The stunning murals of Italian street artist Jorit Agoch can be seen all around the world. Though ‘seen’ might not be the appropriate wording here: ‘can’t be missed’ perhaps does better justice to his work. His huge hyper-realistic portraits span entire building façades in places as far flung as New York, Buenos Aires and Shenzhen, but it is in his native Naples where he remains most active. The 31-year-old has decorated the city with some of its most iconic figures, from patron saint San Gennaro to unofficial patron saint Diego Maradona.
“Naples underpins everything I do and all my artistic production,” says Jorit. His real name is Jorit Ciro Cerullo, and he began leaving his mark on Neapolitan life in the northwest commune of Quarto at the age of 13. “It’s a presence that constantly accompanies me. It’s in my ideas and my spirit, it has a cardinal importance in my creative process and my inspiration. It’s an ever-present element that will never leave me.”
That bond places him in a proud lineage. Since its pre-Roman origins, Naples has always been an open-air art gallery, first curated by the architects of ancient Greece, whose ruined temples continue to draw crowds. Later, the poet Virgil is said to have fashioned a large bronze horse in the city centre, and today the streets are awash with eye-catching artefacts from competing traditions, with votive shrines to various saints sitting alongside modern street art such as Banksy’s Madonna con Pistola (Madonna with a Pistol) in Piazza Gerolomini.

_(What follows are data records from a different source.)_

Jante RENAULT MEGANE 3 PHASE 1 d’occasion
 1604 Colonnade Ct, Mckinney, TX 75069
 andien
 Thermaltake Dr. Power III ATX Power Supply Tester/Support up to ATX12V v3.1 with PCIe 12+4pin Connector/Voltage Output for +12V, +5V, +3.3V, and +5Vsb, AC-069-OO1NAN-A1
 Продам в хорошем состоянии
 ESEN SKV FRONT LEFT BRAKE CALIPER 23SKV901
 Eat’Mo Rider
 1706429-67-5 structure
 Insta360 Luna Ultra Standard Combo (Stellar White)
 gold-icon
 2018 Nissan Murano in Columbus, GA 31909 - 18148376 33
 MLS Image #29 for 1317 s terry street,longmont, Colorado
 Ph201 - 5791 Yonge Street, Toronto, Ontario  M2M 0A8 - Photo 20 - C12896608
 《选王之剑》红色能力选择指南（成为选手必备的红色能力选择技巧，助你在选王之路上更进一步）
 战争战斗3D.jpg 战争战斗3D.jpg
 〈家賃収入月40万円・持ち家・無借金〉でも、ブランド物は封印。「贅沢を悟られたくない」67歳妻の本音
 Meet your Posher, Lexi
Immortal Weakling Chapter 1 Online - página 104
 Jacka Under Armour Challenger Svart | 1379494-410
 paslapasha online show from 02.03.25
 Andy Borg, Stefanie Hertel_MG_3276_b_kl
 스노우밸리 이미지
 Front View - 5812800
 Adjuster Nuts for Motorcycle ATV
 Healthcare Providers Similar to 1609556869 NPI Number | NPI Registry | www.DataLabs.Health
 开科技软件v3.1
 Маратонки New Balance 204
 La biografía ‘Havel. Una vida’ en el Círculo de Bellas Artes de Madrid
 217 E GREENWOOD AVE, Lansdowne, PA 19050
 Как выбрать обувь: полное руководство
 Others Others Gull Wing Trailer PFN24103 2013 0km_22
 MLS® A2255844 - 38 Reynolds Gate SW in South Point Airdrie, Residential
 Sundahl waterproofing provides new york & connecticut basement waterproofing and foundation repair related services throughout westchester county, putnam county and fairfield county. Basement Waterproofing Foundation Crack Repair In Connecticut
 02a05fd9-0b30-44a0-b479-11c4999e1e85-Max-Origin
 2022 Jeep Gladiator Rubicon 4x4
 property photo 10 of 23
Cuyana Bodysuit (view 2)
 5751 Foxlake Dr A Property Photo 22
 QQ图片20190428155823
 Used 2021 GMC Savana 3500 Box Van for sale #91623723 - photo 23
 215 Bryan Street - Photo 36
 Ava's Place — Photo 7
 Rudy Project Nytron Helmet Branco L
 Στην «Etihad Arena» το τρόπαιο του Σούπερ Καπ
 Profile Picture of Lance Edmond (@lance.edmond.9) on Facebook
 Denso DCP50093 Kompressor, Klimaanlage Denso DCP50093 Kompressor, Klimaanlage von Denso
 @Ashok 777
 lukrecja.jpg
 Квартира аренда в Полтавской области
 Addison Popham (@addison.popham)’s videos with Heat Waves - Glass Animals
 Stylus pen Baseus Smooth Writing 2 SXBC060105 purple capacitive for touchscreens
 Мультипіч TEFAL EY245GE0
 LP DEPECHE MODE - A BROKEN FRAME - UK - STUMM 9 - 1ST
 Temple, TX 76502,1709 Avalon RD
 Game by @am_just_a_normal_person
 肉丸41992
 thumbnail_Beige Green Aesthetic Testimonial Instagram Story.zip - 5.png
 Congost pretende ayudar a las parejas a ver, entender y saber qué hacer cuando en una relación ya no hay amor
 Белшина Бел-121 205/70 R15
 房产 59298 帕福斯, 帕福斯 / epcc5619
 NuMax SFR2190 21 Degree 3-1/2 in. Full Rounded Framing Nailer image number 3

“My first wall was about seven years ago and it was the first work of that size ever created in Naples,” says Jorit, who still relies on his “beloved spray cans” to transform the landscape. “Today there are more than 60 large-scale works made by other artists, Neapolitan and non-Neapolitan, of which only seven or eight are mine.” Together they add colour and character to the spawling city, the third largest in Italy. But few can match Jorit’s ability to capture Naples’ complex soul, its knack for blending the sacred and the profane.